* **CHALLENGE**: In the data, rewrite the lines starting with the line that contains "What is the distance that" and going on through the line that contains "33.7 metres", changing "pine tree" to "conifer" and leaving everything else unchanged.

* **RECORDS TO PROCESS**:

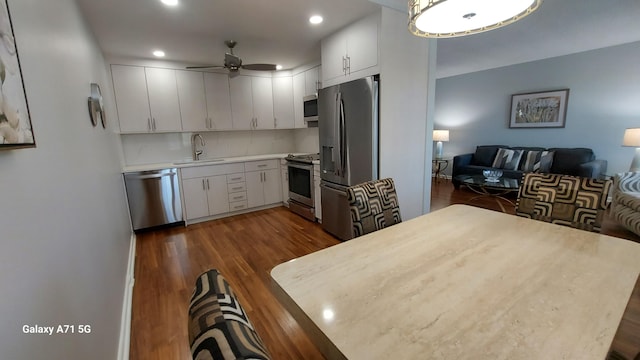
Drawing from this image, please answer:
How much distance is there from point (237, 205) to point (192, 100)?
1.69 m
==
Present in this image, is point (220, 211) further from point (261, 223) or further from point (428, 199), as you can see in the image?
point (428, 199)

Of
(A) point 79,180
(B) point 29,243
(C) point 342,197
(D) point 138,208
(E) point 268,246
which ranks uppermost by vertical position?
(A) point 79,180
---
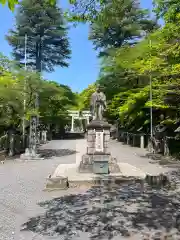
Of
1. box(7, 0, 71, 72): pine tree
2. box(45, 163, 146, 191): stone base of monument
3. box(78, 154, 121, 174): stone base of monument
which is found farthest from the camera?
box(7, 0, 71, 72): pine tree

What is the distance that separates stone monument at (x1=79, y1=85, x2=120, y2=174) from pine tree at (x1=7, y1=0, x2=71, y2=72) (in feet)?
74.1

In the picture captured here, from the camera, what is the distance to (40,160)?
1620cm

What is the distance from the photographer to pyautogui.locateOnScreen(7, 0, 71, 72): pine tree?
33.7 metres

* **RESULT**:
What is the distance that separates stone monument at (x1=79, y1=85, x2=120, y2=174) from conifer at (x1=7, y1=0, x2=71, y2=72) (in feet)?
74.1

In the picture captured here, from the camera, what is the distance to (40,160)?
1620cm

What is the distance from the photographer to pyautogui.locateOnScreen(7, 0, 71, 72): conifer?
33.7 metres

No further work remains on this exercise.